When the prime minister came up with ‘rilaxx’ – in connection with the proposed barter of pilots-for-planes – that is, defecting airmen for Libyan fighter jets – one particular journalist was quick to pick up this word, and even coined the derivative ‘rilaxxament’ for it, which she then went on to repeat at least eight times in a short clip. Whatever is wrong with ħelsien?

Words constantly mispronounced include ‘Hiroshima’, ‘falcon’, ‘calf’, and, of course, names of people and places which are never presented phonetically on scripts.

Apart from that, the constant translation of English into Maltese is covered by the one-size-fits all excuse that ‘this is a live programme’.

It is annoying to listen to ‘pajjiz fuq irkoptejh’ (a country on its knees), and other literal translations of foreign idiomatic expressions that set language-lovers’ teeth on edge.

It goes without saying that outside broadcasting units are still transmitting from ‘inside’ (ġo) towns and villages, despite what the Akkademja Tal-Malti says.

It was very annoying to hear a particular presenter perpetuating the myth that Qormi is ‘officially divided into two villages’, viz. St George and St Sebastian.

This is certainly and definitely not the message the relative parish priests want to impart.

Hillary Clinton is described ad nauseam as the Amerikana Secretary of State.

Actually, the term is not supposed to describe her gender; if this were so, the word Segretarja would have to be used, too.

Something must be done about this trend of inviting guests on programmes who happen to be the presenters’ friends, but not up to scratch about the topics they talk about.

It is not only the simple things either, such as knowing that the only seismologist in Malta is Pauline Galea.

Last week, we had someone actually suggesting putting a morsel of new food on one’s finger tips, and then giving it to babies to suck, in order to help them with the process of weaning.

I thought this unhygienic trend went out with the ark.

Someone else suggested that the fun of eating globe artichokes was that you ‘simply could not’ eat them with a knife and fork. But this, too, is wrong.

I have actually done it myself, on occasion, and the process is really very simple. You hold down the individual leaf with the tines of a fork, scrape the flesh off with a knife, place it on the fork, and eat it.

Just for the record, F’Baħar Wieħed was not ‘produced by Net Television’ – at least, not the first time around. The place name is Xrob l-Għaġin, not Xuereb l-Għaġin.

And it is too simplistic to describe a tsunami as a mewġa enormi (enormous wave), demoting it to Point Break status.

• We have now seen the official music video of Paul Giordimaina’s One Life, the song with which singer Glen Vella will represent Malta at the Eurovision Song Contest 2011 in Düsseldorf next May.

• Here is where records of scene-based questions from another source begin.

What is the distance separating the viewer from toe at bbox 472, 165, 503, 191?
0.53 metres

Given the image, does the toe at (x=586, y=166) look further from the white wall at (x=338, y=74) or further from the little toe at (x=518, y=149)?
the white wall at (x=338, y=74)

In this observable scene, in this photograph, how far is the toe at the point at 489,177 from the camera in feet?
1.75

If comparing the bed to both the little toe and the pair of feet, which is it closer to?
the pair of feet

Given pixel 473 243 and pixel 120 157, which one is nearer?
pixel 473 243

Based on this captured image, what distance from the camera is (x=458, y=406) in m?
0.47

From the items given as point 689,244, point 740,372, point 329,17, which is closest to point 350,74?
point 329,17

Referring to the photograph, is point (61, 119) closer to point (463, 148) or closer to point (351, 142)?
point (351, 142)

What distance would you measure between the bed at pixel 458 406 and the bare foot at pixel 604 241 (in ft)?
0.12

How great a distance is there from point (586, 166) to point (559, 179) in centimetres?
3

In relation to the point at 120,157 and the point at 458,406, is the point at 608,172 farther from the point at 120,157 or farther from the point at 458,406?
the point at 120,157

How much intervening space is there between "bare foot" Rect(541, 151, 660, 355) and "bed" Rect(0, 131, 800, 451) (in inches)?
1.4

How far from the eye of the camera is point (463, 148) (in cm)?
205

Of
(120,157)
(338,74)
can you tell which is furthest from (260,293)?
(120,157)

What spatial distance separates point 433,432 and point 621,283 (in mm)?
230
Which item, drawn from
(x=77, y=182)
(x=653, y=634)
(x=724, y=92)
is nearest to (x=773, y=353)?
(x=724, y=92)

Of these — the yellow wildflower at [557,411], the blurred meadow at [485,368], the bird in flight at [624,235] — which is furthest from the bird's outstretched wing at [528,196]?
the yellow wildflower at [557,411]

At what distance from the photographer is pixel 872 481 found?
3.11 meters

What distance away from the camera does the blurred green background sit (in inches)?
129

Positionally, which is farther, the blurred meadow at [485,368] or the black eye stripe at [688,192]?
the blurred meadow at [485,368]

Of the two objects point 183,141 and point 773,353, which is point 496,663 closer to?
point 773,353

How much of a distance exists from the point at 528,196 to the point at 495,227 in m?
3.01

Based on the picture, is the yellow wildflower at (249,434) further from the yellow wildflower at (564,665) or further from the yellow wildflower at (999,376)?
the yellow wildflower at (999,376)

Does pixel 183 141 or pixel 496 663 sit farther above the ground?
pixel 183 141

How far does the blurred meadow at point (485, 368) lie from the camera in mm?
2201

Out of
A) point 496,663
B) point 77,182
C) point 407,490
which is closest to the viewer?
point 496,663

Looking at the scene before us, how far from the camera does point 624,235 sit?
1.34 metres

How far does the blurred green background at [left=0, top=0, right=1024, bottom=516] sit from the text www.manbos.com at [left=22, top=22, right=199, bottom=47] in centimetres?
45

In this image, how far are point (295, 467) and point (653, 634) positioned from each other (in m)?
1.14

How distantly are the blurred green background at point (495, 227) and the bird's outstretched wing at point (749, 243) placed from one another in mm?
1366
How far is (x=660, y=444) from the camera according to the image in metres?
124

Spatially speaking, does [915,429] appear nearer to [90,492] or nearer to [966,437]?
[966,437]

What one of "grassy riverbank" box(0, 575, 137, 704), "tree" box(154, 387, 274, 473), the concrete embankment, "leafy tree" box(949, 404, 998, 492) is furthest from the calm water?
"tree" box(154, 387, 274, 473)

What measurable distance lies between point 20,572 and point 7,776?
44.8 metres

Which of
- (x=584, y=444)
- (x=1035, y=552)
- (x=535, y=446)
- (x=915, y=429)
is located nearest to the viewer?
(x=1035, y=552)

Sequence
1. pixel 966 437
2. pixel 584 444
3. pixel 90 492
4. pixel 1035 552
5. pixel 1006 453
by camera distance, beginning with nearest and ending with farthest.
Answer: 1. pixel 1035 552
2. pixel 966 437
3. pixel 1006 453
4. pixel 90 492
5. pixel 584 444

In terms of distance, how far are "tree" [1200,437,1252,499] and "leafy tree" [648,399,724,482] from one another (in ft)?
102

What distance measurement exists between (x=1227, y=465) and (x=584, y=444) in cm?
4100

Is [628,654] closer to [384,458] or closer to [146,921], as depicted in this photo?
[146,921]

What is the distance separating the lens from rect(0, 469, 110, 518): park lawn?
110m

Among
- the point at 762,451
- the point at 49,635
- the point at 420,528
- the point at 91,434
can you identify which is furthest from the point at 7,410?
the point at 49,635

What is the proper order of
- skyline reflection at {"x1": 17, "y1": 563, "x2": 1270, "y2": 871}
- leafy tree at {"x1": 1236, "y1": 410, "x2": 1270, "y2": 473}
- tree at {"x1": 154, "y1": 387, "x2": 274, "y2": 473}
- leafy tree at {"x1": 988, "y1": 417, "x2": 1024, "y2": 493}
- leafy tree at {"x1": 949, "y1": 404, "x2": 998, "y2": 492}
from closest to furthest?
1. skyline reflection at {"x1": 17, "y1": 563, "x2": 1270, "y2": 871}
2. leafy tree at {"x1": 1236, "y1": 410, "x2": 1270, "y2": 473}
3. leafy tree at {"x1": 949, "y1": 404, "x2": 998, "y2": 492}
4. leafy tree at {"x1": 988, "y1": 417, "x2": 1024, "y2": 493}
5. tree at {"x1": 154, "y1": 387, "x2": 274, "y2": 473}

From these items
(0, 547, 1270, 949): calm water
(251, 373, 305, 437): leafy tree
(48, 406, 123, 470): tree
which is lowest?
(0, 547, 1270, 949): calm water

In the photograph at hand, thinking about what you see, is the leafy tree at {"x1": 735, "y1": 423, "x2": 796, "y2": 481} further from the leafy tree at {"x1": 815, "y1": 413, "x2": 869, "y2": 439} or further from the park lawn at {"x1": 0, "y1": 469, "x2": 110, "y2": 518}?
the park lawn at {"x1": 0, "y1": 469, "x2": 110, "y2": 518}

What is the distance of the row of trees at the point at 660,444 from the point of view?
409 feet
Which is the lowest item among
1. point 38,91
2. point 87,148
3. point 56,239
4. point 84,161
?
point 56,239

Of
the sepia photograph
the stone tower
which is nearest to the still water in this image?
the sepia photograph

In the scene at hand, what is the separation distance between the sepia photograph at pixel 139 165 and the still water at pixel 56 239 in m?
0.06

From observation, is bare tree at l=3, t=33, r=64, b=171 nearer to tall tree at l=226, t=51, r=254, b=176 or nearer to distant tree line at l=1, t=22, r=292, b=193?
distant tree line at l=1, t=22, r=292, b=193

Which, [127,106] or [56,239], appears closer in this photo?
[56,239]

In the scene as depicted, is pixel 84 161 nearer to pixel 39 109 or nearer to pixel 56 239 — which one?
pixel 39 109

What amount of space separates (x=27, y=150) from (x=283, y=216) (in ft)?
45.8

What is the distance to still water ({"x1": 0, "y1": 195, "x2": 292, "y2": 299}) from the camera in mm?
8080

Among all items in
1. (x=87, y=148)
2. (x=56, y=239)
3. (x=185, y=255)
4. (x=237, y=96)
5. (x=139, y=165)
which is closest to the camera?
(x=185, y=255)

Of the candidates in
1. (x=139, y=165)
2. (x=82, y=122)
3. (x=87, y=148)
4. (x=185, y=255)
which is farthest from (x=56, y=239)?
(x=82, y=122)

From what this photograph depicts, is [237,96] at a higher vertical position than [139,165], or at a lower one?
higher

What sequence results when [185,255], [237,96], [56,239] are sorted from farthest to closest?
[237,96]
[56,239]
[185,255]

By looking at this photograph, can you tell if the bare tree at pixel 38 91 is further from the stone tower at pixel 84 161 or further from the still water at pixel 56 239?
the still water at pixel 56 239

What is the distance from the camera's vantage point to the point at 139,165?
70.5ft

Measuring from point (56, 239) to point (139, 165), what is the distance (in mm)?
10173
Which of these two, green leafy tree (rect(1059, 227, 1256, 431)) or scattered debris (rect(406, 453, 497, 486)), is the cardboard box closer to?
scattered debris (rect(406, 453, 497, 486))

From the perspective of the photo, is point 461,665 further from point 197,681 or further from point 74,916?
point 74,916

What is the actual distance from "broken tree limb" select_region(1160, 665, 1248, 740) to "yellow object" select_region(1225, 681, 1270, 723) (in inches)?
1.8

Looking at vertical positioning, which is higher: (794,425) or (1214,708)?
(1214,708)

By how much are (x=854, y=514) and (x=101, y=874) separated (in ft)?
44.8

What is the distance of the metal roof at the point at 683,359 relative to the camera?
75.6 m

Lyricist Fleur Balzan said there was “no choreography, we just left the people do what they felt like doing in front of the camera” so that the spirit of the song be kept.

PBS CEO Anton Attard quaintly interpreted this as “(not) a film where we used Glen’s song as a music bed... we made a video which expressed the feeling of the song”.

I remain ambivalent about the final result. In all, the video, the theme of which is ‘diversity/be yourself’ ironically ends up parading a series of stereotypical characters – the geek, the transvestite, the impish kid, the lovers, the female body-builder, the poseur, the break-dancers, and so forth. But Andy Warhol would love the camera work.

This was not a case of the more, the merrier: I feel sorry for the 855 people who turned up for the audition but did not make the final cut; 900 applied for their 15 minutes of fame, but only 45 were chosen.

• A letter recently appeared in The Times slating the March 1 episode of F’Salib it-Toroq. The correspondent said that he was “left incredulous (sic) with a scene portraying a married couple on the verge of separating”, wherein they tell their minor children that the decision with whom they chose to live will be definite, because that is not the way custody is determined.

Of course it isn’t. This was just a depiction of the mind-scrambling that parents do when faced with such a crisis – just as they are wont to bribe their children to bear false witness against the other parent. This is the equivalent of poetic licence.

Frederick Zammit, the script-writer, insists that whether this happens or not behind closed doors is anyone’s guess, and “what an author sets down is a matter of opinion. These things happen; there are lots of situations where couples are not legally separated and they decide who gets to keep the children.”

I tend to agree with Zammit – however, I also think some storylines (not only when it comes to F’Salib it-Toroq) are way over the top, in order to garner audiences.

Another ruse is to take series, or episodes thereof, to the big screen. You can have too much of a good thing – let alone a bad one.

Perhaps we ought to be thankful that in Malta, complaints are not about whether people from ethnic minorities are to be cast, or not, in ‘typically Maltese’ drama like the aforementioned one, as has happened with Midsomer Murders.